April 2-4, 2020 • Hyatt Regency • Lexington, KY
Intersectionality and Interdisciplinarity in Health Communication Research
Abstract: Evaluating the Effectiveness of Chatbots in Health Communication Context
◆ Di Lun, University of Miami
◆ Wanhsiu Sunny Tsai, University of Miami
◆ Ching-Hua Chuan, University of Miami
◆ Nick Carcioppolo, University of Miami
Chatbots have been embraced as the highly anticipated next step in digital evolution across various disciplines (Dudharejia, 2017). The rich literature on web-based interactivity and emerging research on chatbots have highlighted its potential for improving various communication outcomes due to heightened interactivity, message contingency, and social presence. However, how the perceived human versus bot identity of the virtual assistant influences users’ response to the agent and the overall attitudes and experience across different communication contexts remain untheorized.
Research on health communication suggests that users may prefer communicating with an artificial intelligent agent rather than a human agent when the conversation involves embarrassing, sensitive, or stigmatized topics that may induce emotions such as embarrassment and shame (Redston, de Botte, & Smith, 2018; Romeo, 2016; Skinner, Biscope, & Poland, 2003). Moreover, in situations where users’ communications with a virtual agent are motivated by emotional venting, human agents may be preferred over chatbots.
To provide much needed empirical evidence and to evaluate the effectiveness of chatbots on enhancing user engagement, information comprehension, and overall communication experience, this study asks: whether the perceived identity of the virtual assistant as a chatbot or a human agent would make a difference in user response across different emotion-eliciting communication contexts (RQ), looking specifically at contexts in which an individual may be angry, embarrassed, or a control condition where no emotional reactions are elicited.

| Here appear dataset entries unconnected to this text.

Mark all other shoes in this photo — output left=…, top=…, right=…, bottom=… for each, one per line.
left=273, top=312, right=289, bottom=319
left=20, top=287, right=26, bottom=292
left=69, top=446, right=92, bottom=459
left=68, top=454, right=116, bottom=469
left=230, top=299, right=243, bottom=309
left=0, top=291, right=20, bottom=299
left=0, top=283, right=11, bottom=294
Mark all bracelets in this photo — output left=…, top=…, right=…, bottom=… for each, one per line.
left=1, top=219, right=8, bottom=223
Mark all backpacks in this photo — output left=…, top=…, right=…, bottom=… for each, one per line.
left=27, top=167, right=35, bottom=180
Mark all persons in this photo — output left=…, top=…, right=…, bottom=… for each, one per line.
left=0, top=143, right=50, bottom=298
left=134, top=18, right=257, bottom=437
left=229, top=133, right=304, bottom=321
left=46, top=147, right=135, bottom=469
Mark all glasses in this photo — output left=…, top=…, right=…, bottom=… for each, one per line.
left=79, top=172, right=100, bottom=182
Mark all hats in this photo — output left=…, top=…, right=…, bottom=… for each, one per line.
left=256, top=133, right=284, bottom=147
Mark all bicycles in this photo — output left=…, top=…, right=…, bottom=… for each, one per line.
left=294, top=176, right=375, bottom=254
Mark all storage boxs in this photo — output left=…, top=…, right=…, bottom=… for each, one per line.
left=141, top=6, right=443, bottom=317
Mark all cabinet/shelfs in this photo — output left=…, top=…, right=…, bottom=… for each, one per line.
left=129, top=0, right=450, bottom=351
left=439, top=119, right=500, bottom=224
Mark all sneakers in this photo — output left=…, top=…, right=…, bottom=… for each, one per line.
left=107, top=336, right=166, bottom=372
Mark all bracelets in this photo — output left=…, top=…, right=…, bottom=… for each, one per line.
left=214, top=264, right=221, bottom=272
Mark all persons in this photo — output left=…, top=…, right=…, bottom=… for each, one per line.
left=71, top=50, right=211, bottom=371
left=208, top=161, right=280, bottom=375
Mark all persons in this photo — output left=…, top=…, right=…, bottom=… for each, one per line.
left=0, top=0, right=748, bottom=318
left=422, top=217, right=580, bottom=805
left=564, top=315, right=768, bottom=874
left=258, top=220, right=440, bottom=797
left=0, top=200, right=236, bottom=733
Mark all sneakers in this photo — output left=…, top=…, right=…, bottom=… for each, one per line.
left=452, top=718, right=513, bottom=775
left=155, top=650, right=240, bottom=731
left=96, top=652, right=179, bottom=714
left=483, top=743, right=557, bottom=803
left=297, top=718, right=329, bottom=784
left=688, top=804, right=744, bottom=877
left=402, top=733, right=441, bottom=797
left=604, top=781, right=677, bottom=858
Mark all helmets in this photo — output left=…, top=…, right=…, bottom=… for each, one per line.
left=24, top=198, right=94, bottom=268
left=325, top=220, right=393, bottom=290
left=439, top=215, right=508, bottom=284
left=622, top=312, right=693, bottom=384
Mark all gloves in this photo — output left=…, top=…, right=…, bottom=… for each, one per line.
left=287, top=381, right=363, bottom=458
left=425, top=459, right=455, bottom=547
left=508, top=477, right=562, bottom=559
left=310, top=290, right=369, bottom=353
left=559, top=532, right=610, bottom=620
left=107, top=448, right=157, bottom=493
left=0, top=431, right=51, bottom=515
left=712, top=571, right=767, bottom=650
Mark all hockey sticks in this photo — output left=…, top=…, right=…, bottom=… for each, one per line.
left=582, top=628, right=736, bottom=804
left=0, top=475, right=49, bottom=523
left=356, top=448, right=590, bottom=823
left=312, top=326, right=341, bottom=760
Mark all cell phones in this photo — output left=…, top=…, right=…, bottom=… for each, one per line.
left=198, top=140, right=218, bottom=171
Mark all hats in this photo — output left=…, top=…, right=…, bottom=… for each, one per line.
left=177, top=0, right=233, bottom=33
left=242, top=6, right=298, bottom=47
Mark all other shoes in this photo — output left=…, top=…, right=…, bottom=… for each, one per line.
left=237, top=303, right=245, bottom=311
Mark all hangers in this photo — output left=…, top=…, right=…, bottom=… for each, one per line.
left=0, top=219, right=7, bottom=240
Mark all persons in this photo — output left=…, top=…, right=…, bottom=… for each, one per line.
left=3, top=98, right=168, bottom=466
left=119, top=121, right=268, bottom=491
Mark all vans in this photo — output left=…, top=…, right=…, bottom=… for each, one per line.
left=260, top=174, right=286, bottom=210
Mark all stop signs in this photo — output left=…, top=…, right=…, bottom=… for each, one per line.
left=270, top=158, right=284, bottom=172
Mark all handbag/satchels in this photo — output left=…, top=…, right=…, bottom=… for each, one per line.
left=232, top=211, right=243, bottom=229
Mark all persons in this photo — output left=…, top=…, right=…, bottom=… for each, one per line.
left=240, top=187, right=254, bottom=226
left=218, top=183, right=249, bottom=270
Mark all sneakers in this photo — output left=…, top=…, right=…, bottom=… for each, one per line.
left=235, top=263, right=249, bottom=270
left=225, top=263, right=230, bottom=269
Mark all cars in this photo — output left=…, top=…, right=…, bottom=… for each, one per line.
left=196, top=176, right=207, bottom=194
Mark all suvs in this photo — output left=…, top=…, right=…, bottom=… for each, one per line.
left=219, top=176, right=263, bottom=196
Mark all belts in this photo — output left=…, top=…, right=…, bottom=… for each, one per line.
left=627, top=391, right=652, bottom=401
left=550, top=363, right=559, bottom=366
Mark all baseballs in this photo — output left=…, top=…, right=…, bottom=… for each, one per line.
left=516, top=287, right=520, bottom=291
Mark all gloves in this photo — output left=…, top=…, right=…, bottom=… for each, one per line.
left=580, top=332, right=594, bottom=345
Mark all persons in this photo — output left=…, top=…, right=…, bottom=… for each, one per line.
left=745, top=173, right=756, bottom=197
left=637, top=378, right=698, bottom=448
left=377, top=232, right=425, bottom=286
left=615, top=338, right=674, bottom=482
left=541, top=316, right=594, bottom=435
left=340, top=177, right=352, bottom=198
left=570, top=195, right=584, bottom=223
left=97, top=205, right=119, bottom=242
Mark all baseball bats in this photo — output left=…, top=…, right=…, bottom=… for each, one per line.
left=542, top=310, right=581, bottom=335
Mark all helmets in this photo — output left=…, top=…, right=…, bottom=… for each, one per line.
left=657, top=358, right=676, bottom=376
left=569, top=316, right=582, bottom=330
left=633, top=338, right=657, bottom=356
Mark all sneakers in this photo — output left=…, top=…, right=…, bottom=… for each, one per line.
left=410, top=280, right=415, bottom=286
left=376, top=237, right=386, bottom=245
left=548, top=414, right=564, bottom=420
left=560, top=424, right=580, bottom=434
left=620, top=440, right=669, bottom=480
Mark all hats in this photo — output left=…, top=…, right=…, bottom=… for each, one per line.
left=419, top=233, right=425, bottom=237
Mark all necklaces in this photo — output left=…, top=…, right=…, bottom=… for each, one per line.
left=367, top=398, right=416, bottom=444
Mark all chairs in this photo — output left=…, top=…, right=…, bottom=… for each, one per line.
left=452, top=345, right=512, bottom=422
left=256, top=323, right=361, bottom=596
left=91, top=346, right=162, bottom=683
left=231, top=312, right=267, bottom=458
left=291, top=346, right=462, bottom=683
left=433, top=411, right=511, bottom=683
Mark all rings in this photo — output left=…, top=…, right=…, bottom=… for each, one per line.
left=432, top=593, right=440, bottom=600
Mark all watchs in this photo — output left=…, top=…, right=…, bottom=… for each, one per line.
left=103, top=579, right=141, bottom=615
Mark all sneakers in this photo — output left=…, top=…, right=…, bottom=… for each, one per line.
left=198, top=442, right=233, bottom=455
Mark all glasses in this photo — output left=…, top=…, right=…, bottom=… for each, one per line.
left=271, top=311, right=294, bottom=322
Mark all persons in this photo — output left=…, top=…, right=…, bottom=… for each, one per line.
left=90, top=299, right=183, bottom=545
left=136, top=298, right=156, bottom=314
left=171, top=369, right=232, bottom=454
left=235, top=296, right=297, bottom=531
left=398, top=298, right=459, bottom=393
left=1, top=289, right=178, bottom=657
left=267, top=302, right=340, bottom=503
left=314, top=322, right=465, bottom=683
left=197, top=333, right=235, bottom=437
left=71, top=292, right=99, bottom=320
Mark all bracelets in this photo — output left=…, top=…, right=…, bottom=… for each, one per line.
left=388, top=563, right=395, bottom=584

H1: When embarrassment is elicited, user response will be more favorable among those who perceive the virtual assistant as a chatbot.
H2: When anger is elicited, user response will be more favorable among those who perceive the virtual assistant as a human.
A 2 (Virtual assistant identity: chatbot vs. human) X 3 (Emotional elicitation: embarrassment, anger, neutral) experiment was conducted to assess the effect of different emotions on user engagement with a virtual agent on the topic of Human Papillomavirus (HPV). A total of 142 valid data were used for analysis. The results indicate that when embarrassment was elicited, participants wished they talked to a human agent (M=5.74, SD=1.195) than those who interacted with a chatbot (M=3.95, SD=2.30; t(27.074)=-3.01, p = 0.006). However, the perceived usefulness, interaction satisfaction, and attitude were not significantly different between human and bot conditions. When anger was elicited, those who talked with a bot had significantly lower interaction satisfaction than those who spoke with a human (t(50)=-2.63, p=0.011). Additionally, the qualitative analysis of the conversation content showed people are more likely to provide meaningful inputs when interacting with a human than a chatbot.
Overall, despite the increasing importance and popularity of chatbots in computer-mediated communication, people are happier to interact with a human agent than a bot. However, a chatbot has advantages of being capable of carrying out similar interactive experiences with a human agent and more time- and cost-effective.